(Beginning of STORED DATA)

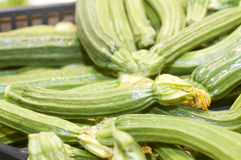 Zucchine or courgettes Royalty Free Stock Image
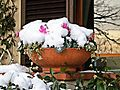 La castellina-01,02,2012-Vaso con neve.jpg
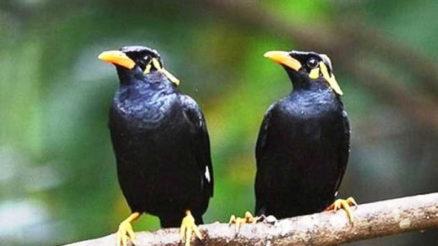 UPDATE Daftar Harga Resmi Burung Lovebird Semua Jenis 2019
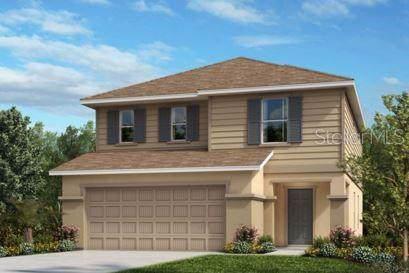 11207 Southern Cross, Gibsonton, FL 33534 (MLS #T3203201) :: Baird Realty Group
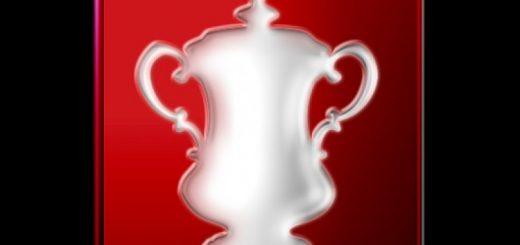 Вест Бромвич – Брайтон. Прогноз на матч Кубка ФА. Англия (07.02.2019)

(End of STORED DATA)
(Beginning of STORED DATA)

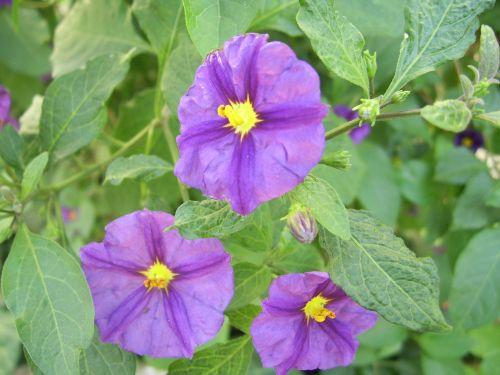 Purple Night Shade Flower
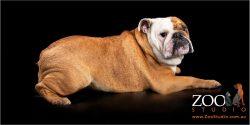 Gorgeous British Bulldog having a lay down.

(End of STORED DATA)

Using the data above, output the line that has "UPDATE Daftar Harga", the line that has "Вест Бромвич –", and whatever lines fall between, each exactly as it stands and without pictures.

 UPDATE Daftar Harga Resmi Burung Lovebird Semua Jenis 2019
 11207 Southern Cross, Gibsonton, FL 33534 (MLS #T3203201) :: Baird Realty Group
 Вест Бромвич – Брайтон. Прогноз на матч Кубка ФА. Англия (07.02.2019)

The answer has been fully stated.